- [Fragmento]:
○ ○ ○ ○ ○

En el final de su etapa como entrenador del Liverpool, haciendo balance, Bob Paisley dijo que lo peor de sus casi diez años al frente del club habían sido los primeros cuando peleaba contra su inexperiencia en el cargo y contra "la grandeza de Bill Shankly" su predecesor en el puesto. Las palabras de Paisley demuestran que en muchas ocasiones los técnicos pelean contra el recuerdo de quienes le han precedido en el puesto. Vales tanto, triunfas o fracasas en función del tiempo que dure esa nostalgia.

Algo así les sucede a Ancelotti y a Martino, técnicos que el domingo vivirán en el Bernabéu su segundo duelo particular, un clásico trascendental para el futuro de la Liga y del que, inevitablemente, uno de ellos saldrá al menos con una importante herida. El italiano llega a la cita tras convertir la vida de su equipo en lo más parecido a una tarde de domingo en un balneario. Le hacía falta al Real Madrid después de los tres años convulsos, casi delirantes, protagonizados por Mourinho. Ni los más cerriles seguidores del técnico portugués han encontrado argumentos para censurar el comportamiento de Ancelotti. Aguardan seguramente su oportunidad en medio de las sombras a la espera de un paso en falso. El italiano domina la escena, el lenguaje corporal, la táctica y la diplomacia como nadie. Ni un problema, ni un charco. Poco a poco ha ido cerrando los frentes que le dejó abiertos sus predecesor. Sin levantar la voz, sin faltar a nadie, sin enfrentamientos innecesarios y gobernando su plantilla con otra forma de autoridad. Su solución -algo extraña- para el problema de la portería ha terminado por desaparecer del debate público a la espera de que llegue el siguiente fallo de Casillas o Diego López. El entorno ha terminado por aceptar un arreglo enrevesado para el incendio que había creado Mourinho y hace unos días, cuando vio que se le agitaba el corral mediático tras una buena parada de Casillas, dejó caer en una rueda de prensa que "si el equipo llega a la final de la Champions le daré algún partido de Liga". Y todo el mundo volvió a amansarse. Lo mismo sucedió cuando tuvo que mediar tras el gesto de Di María hacia el Bernabéu o la anécdota de la vaquilla de Illarra. A todo le dio soluciones sensatas sin necesidad de avivar el fuego. Es lo que tiene ser consciente de dónde está, de cómo respira el fútbol europeo y qué significa el Real Madrid. Y por si fuera poco ha logrado que el equipo juegue bien. El Real Madrid ha ido ganando consistencia defensiva -algo indispensable para aspirar a los grandes títulos- y ha mejorado sus prestaciones en ataque hasta convertirse en un equipo fiable que llega al clásico tras treinta partidos sin conocer la derrota. No es cualquier cosa.

○ ○ ○ ○ ○

- [Consigna 1]:
Copia sin cambios el tramo del fragmento sobre los entrenadores que va desde "En el final" hasta "dure esa nostalgia.".
- [Consigna 2]:
Prosigue el fragmento sobre los entrenadores a partir de su última oración.

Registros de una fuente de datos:
○ ○ ○ ○ ○

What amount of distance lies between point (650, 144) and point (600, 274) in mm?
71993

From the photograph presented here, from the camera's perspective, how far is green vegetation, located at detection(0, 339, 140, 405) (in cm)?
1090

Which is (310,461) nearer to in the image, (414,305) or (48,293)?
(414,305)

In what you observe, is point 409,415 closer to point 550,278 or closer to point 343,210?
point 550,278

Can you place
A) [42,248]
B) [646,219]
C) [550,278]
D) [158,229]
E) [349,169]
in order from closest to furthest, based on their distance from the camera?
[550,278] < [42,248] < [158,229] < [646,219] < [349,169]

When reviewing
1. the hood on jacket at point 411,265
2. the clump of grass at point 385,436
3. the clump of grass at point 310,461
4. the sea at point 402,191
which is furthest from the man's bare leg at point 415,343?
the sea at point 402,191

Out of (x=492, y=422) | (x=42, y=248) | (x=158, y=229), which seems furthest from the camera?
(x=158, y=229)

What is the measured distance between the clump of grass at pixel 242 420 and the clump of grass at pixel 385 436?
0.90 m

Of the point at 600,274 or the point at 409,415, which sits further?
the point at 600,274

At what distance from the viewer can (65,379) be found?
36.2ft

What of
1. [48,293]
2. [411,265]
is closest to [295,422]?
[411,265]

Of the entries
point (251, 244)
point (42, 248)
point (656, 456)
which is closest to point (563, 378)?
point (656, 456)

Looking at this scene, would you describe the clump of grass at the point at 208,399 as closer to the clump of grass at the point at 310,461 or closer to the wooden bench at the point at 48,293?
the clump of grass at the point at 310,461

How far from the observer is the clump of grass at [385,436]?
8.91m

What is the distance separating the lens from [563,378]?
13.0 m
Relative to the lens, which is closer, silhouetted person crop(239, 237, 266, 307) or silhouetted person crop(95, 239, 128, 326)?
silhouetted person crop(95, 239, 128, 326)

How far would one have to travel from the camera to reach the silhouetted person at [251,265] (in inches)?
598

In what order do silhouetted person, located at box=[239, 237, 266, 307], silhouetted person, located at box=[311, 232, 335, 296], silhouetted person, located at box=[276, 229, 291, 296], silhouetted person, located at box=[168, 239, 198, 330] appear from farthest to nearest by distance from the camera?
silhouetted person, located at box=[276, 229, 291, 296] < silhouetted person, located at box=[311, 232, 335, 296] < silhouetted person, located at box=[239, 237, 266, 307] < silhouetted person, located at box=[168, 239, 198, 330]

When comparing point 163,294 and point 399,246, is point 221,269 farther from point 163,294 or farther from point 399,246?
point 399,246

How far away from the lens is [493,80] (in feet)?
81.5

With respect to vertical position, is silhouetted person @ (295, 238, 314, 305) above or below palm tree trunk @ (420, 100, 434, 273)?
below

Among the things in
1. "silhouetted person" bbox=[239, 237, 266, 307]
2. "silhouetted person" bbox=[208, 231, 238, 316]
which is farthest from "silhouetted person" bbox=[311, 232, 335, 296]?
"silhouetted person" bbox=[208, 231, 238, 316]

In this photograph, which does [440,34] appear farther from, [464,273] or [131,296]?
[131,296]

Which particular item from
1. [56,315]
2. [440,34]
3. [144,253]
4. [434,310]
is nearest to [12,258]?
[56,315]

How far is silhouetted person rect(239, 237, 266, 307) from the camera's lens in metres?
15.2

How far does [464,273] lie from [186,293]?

○ ○ ○ ○ ○

- [Respuesta 1]:
En el final de su etapa como entrenador del Liverpool, haciendo balance, Bob Paisley dijo que lo peor de sus casi diez años al frente del club habían sido los primeros cuando peleaba contra su inexperiencia en el cargo y contra "la grandeza de Bill Shankly" su predecesor en el puesto. Las palabras de Paisley demuestran que en muchas ocasiones los técnicos pelean contra el recuerdo de quienes le han precedido en el puesto. Vales tanto, triunfas o fracasas en función del tiempo que dure esa nostalgia.

- [Respuesta 2]:
Para Martino el viaje está siendo una pequeña pesadilla. El fantasma que le persigue sigue siendo el de Guardiola -Tito no estuvo lo suficiente como para dejar la misma huella- un enemigo demasiado grande y cuya dimensión él no parece entender. Se comprobó durante las primeras semanas en el puesto. El hombre no era capaz de comprender qué le pasaba a aquellos señores que no parecían satisfechos con el hecho de que el Barcelona ganase todo y fuese líder solvente de Primera. Lo que en otro país -su Argentina natal sin ir más lejos- le hubiese supuesto su inmediata entronización, en Barcelona sonaba a poca cosa. Comenzó tomándoselo con humor, impartiendo didáctica en la sala de prensa, hasta derivar en el señor algo seco que ahora contesta a los periodistas. Martino sufre porque no ha sido capaz de asimilar la excelencia en la que ha vivido el Barcelona este tiempo. Ni el oficialismo, empeñado en enterrar el recuerdo de Guardiola, ha conseguido su propósito. Al equipo de Martino, siendo magnífico y capaz de cualquier cosa, ha perdido la magia de otro tiempo. Eso sumado a la capacidad del Barcelona para generarse problemas (el contrato de Neymar, la no renovación de Messi, la salida de Valdés...) ha compuesto un cóctel que al "Tata" le cuesta digerir. El domingo tiene una gran ocasión de hacerlo..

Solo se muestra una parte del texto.